Padre Ramos diz ainda que a corda formada pelos guardas é para pessoas humanas, que tenham fé. “A grande força que move esses homens é o amor por Nossa Senhora de Nazaré, que eles consideram a mãe de coração deles”.
Irmão
Nonato diz que a imagem de Nossa Senhora de Nazaré representa o
sentimento da realidade mística de Maria (Foto: Cristino Martins/O
Liberal)“Isso tudo requereu muita humildade, esforço, porque a antiga equipe fazia aquilo há anos. Eles passaram isso pra nós sem nenhuma amargura, nenhum ressentimento, a coisa foi muito pacífica. Fomos evoluindo, nos ajustando, organizando. A corda hoje é vida, de gente que vai de braços juntos conduzindo e protegendo o curso da berlinda”, ressalta.
Em breve, a guarda irá comemorar 40 anos de existência. A cada dia que passa, os guardas se dizem mais satisfeitos e realizados com a missão que cumprem como filhos de Maria. Eles têm o sentimento de devoção e de filhos de Nossa Senhora de Nazaré e, como filhos da mesma mãe, se veem como irmãos. No cumprimento, o “oi” dá lugar a uma nova saudação, “Ave Maria”. O sentimento de fraternidade é a essência da Guarda, e juntos, eles veem Nossa Senhora de Nazaré na versão mais fiel do catolicismo, a visão bíblica.
“Muita gente confunde a nossa forma de crer com idolatria. Ali é um símbolo, ela é uma motivação, ela não se mexe, não fala, mas é como se fosse um retrato da mãe da gente. Ela não tá falando, mas ela é viva, este é o sentimento da realidade mística de Maria. Ela é viva em nós. Quando acaba o Círio, que vamos pra escada do colégio Gentil, é mais uma festividade encerrada, mas a guarda responde: não, está recomeçando. O dia do recírio encerra uma festividade, mas começa um novo círio pra nós”, revela.

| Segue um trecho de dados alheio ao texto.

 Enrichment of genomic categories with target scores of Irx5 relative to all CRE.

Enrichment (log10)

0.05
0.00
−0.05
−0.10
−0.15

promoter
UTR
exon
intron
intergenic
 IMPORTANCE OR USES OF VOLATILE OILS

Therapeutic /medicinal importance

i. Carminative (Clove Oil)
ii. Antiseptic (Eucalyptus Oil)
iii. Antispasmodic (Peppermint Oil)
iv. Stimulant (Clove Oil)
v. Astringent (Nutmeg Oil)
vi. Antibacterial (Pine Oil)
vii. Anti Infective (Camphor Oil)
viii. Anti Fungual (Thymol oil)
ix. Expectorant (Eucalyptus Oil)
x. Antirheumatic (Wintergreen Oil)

Irmão Nonato, devoto dos mais fiéis, promete, vai seguir ao lado de Maria como guarda enquanto tiver vida, e diz, “só vou parar quando Maria Santíssima me der um sinal. Eu não estou olhando pra minha idade cronológica, a minha idade é a minha capacidade de fazer as coisas. Se Deus me permitir, eu quero chegar aos 90 anos e continuar fazendo o que eu faço há tantos anos, que é zelar pela nossa mãe”, espera.

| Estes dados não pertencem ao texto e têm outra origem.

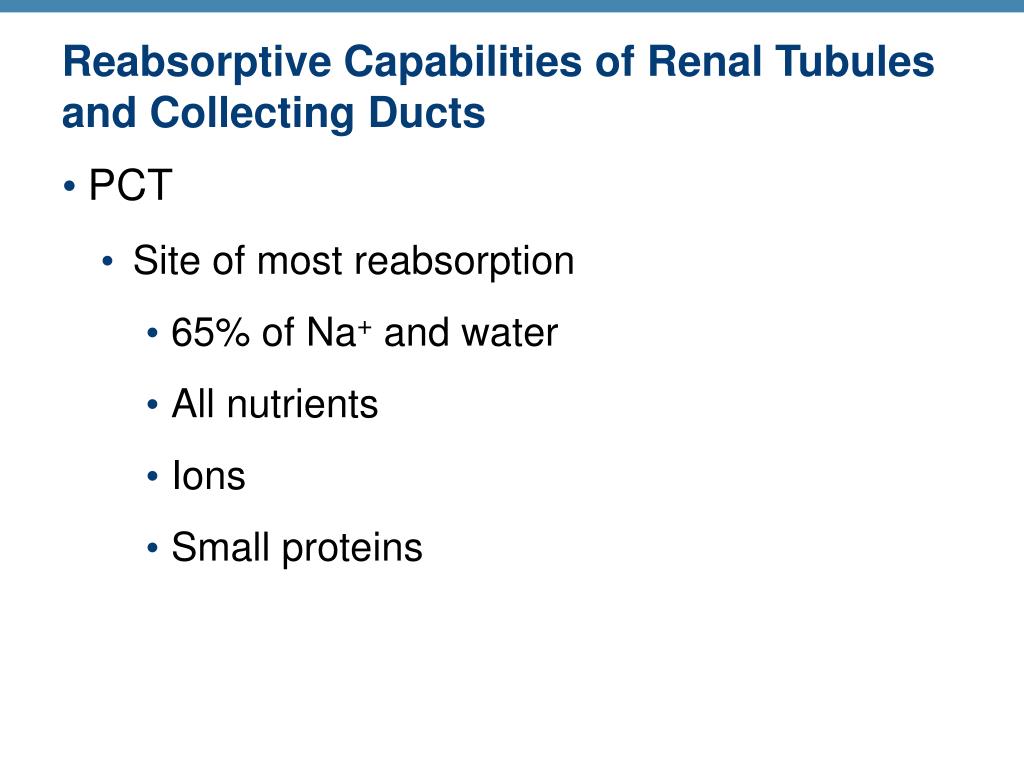 Reabsorptive Capabilities of Renal Tubules and Collecting Ducts

• PCT
• Site of most reabsorption
• 65% of $Na^+$ and water
• All nutrients
• Ions
• Small proteins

De acordo com os guardas, a missão do grupo católico está sendo cumprida. Ano a ano, novos integrantes se formam, integram a maior guarda católica masculina do Brasil e se tornam vigilantes de um símbolo da Rainha da Amazônia, Maria, que conduz um dos maiores patrimônios religiosos da igreja católica, o Círio de Nossa Senhora de Nazaré.